Il vitigno e il territorio
Il Moscato di Scanzo nasce da un antico clone di Moscato Nero coltivato su un territorio limitatissimo, meno di 30 ettari di vigneti. Le colline di Scanzorosciate, ricche di marne calcaree e minerali, godono di un’esposizione ideale e di un microclima secco che favorisce la lenta maturazione delle uve. Ogni grappolo viene raccolto a mano e fatto appassire per circa 30 giorni, concentrando aromi e zuccheri naturali.
Vinificazione e stile
Dopo l’appassimento, le uve vengono pressate delicatamente e il mosto fermenta lentamente, sviluppando un vino passito naturalmente dolce ma mai stucchevole. La maturazione avviene in acciaio o vetro per preservare la purezza aromatica, e l’affinamento prosegue per almeno due anni. Il risultato è un nettare rubino scuro, vellutato e complesso, che conquista per eleganza e profondità.
Caratteristiche organolettiche
Nel calice, il Moscato di Scanzo rivela un colore rosso rubino intenso con riflessi granati. Il profumo è inebriante, con note di rosa appassita, frutti rossi maturi, fichi secchi, miele e spezie dolci. Al palato è setoso, con dolcezza equilibrata da una sorprendente freschezza e da un lungo finale aromatico che lascia ricordi di cacao e erbe officinali.
- Colore: rosso rubino con riflessi granati.
- Profumo: frutta rossa matura, rosa, spezie e miele.

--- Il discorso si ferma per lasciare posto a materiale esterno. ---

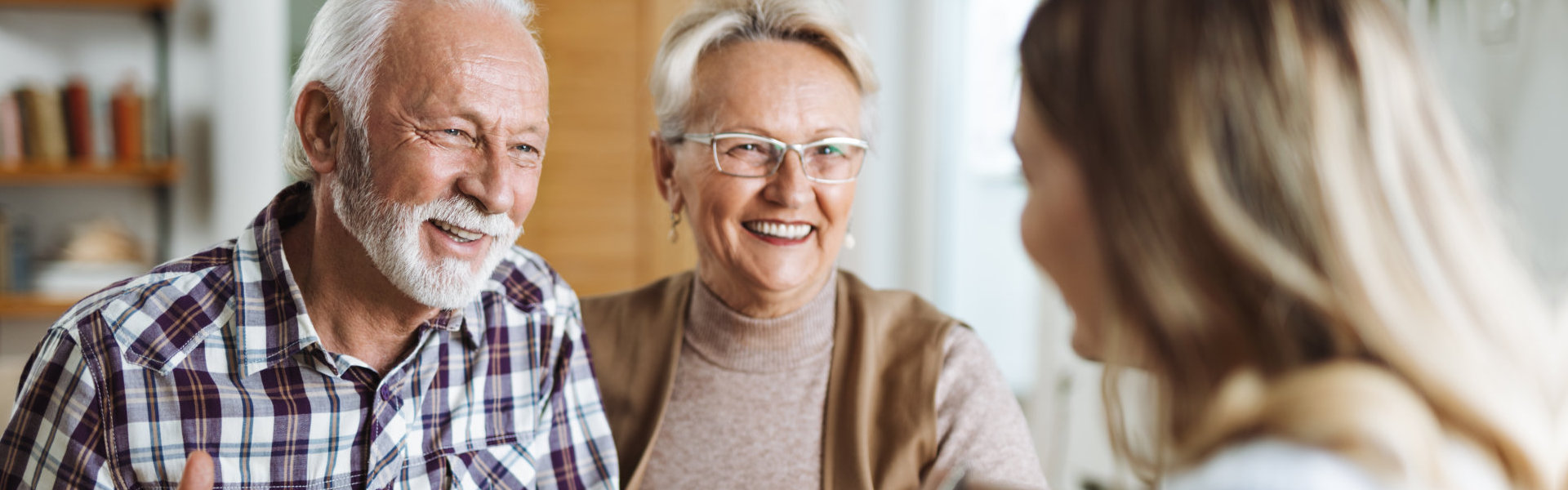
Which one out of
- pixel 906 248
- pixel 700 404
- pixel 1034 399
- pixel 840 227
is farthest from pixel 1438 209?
pixel 906 248

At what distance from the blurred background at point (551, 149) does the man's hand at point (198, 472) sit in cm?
231

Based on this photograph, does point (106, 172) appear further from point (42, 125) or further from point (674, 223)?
point (674, 223)

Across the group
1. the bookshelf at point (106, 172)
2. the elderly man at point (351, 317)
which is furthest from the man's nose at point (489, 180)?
the bookshelf at point (106, 172)

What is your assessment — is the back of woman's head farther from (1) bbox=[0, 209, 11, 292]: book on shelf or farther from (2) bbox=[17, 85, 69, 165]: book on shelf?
(1) bbox=[0, 209, 11, 292]: book on shelf

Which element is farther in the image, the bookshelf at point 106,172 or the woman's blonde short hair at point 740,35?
the bookshelf at point 106,172

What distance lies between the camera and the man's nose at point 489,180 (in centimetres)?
125

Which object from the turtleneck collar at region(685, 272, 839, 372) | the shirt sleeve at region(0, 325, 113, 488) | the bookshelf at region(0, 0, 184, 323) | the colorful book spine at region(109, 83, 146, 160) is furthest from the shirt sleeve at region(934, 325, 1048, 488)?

- Gusto: dolce ma bilanciato, vellutato e persistente.
Abbinamenti gastronomici
Questo vino è perfetto da meditazione, ma si abbina splendidamente anche ai formaggi erborinati, ai dessert al cioccolato e ai dolci secchi. È ottimo con la pasticceria secca lombarda, come gli amaretti e le torte di nocciole. Servito leggermente fresco, diventa un compagno raffinato per il fine pasto.
- Formaggi erborinati e stagionati.
- Dolci al cioccolato fondente.
- Pasticceria secca e biscotti alle mandorle.
Domande frequenti sul Moscato di Scanzo
- È un vino dolce? Sì, ma con una struttura equilibrata e una freschezza che evita ogni eccesso zuccherino.
- Quanto dura una bottiglia aperta? Anche 10–15 giorni se conservata al fresco, grazie al tenore zuccherino e alla struttura.
- Come si serve? A 14–16°C, in calici piccoli da passito o da vino rosso aromatico.
Un piccolo grande capolavoro lombardo
Il Moscato di Scanzo è un vino raro e prezioso, prodotto in quantità limitatissime e frutto di una viticoltura paziente. È l’espressione autentica del territorio bergamasco, dove la tradizione incontra l’arte del tempo. Ogni sorso racchiude un mondo di profumi e di emozioni, un’esperienza che rappresenta il lato più dolce e raffinato della Lombardia del vino.